CSIRO’s Data61 senior research consultant Rob Hanson, who was the lead author of the report, said: “In an environment of rising cybercrime, increasingly valuable consumer data, and a maturing regulatory environment – forming a strong chain of data governance, underpinned by trust, appears to be a very necessary capability.”
The age of coronavirus has, he proclaimed, added “extra complexity and urgency” for robust governance capabilities.
“COVID-19 has forced a more rapid adoption of digital services. Consequently, confidence, trust and privacy are all critical for consumers to have in the businesses that they interact with. Trust-enhancing technologies, including cyber security and privacy-enhancing services, are a key enabler of good governance and mitigating risks while maintaining a competitive advantage,” he outlined.
Governance Institute of Australia CEO Megan Motto added that the report has reinforced that data governance must be driven from the top and a data governance strategy is imperative.
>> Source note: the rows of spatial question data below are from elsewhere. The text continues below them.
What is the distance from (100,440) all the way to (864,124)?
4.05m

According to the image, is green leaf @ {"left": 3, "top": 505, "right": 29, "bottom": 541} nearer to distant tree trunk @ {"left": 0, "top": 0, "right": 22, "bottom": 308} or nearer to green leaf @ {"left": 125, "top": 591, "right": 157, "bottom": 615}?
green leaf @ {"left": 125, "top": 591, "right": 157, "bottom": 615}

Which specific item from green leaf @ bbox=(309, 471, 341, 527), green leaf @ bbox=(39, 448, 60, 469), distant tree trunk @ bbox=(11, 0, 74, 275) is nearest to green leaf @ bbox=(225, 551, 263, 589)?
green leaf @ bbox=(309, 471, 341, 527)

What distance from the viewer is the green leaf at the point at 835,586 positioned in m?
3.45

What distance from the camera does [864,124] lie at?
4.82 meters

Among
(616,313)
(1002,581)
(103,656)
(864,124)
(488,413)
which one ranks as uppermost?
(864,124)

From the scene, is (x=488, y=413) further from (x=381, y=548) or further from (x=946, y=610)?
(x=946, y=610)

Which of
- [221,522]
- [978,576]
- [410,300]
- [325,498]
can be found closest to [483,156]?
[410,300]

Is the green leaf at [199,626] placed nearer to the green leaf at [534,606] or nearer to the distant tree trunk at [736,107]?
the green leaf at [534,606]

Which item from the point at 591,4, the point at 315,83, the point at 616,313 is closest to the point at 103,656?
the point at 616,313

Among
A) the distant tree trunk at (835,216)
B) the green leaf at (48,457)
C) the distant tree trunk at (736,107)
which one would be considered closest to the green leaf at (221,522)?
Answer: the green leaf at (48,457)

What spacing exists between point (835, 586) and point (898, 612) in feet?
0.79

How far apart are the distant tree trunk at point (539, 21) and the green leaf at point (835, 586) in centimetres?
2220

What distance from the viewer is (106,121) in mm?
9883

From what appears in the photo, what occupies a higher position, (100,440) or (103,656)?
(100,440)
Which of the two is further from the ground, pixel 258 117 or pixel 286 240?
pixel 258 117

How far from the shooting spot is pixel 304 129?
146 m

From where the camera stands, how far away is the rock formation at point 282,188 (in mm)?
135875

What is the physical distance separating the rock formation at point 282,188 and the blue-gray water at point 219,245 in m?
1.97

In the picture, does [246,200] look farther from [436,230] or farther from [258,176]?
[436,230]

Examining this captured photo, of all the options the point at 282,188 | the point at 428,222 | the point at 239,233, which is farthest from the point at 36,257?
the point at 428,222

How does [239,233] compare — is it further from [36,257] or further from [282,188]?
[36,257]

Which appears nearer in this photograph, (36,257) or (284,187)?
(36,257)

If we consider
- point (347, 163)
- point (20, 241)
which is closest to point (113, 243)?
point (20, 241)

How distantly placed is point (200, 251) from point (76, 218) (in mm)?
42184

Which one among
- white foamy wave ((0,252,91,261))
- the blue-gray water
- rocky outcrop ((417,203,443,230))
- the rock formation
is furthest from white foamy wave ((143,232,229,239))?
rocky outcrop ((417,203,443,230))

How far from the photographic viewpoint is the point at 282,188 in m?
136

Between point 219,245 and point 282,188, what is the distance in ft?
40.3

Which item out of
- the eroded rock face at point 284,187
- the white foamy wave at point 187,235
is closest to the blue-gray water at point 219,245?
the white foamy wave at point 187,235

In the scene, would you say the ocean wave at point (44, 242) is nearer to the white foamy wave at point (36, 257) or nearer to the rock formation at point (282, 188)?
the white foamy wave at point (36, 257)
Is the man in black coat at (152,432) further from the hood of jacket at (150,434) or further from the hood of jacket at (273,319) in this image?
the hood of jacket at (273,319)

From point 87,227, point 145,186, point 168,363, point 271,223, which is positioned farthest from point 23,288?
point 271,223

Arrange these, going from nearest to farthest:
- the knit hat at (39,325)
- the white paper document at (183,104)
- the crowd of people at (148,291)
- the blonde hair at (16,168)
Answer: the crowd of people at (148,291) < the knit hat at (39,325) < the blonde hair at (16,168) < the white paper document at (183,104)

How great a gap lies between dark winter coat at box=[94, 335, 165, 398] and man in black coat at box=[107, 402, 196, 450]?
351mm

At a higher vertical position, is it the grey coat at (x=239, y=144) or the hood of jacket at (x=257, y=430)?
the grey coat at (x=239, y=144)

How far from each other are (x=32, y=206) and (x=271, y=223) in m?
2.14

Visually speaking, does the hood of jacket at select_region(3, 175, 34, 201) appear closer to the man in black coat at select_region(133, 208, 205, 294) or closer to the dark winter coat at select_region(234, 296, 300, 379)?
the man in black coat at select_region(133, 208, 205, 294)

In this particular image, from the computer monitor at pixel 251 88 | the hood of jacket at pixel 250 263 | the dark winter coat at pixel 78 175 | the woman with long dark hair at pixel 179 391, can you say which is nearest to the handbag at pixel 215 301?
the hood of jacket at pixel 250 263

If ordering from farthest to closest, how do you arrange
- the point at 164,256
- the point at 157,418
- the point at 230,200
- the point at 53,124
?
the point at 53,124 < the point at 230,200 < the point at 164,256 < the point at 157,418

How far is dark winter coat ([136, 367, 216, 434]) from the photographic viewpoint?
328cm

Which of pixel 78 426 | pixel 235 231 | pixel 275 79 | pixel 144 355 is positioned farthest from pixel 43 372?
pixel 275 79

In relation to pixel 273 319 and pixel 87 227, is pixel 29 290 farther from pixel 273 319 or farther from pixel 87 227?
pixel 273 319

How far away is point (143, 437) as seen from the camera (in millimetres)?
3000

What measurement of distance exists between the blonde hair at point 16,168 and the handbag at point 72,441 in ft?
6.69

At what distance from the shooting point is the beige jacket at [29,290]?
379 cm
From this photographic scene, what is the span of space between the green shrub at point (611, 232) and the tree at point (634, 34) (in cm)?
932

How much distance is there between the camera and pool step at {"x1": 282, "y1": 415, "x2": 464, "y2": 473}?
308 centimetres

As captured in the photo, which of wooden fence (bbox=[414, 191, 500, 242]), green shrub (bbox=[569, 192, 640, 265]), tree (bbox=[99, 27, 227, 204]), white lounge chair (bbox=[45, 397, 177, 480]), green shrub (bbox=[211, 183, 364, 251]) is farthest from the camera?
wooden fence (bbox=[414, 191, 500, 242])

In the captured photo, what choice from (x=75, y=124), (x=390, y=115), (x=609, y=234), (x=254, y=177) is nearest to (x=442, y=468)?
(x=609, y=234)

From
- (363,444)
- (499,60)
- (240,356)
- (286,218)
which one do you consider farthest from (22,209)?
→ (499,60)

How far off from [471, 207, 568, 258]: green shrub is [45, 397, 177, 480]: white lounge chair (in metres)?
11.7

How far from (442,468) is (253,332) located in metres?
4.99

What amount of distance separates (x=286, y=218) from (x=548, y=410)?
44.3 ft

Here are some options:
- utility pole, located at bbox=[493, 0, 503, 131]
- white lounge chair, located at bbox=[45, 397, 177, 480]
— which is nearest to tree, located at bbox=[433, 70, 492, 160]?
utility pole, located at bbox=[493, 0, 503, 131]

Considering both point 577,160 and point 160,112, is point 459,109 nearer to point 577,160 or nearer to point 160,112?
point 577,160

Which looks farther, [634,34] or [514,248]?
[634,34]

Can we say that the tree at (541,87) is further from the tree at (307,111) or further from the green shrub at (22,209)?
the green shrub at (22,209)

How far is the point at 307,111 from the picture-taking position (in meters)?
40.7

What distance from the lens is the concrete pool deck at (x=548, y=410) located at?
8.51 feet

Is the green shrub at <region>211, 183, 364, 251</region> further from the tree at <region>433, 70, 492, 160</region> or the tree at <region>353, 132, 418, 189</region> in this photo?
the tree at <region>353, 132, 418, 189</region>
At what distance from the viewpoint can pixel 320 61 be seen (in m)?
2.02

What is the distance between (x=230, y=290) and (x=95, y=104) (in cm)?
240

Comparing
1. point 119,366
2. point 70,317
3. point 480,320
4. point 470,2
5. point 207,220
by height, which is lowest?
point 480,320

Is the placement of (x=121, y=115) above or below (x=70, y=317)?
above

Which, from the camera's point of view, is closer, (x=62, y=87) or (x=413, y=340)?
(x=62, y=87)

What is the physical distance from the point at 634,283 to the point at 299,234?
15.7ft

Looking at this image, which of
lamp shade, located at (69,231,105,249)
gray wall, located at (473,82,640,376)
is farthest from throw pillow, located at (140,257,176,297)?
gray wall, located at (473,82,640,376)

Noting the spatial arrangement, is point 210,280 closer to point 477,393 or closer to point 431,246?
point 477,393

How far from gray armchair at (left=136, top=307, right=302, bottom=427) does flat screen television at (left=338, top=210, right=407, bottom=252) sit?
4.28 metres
“Strong oversight from board and management is essential for good data governance,” she said.
“This means ensuring a data governance strategy is in place that includes data modelling, removing duplicated data and cleansing data to remove redundant and corrupt data. A board simply cannot afford to be disconnected any longer from their organisation’s data management strategy. To do so is a recipe for serious brand and business failure.”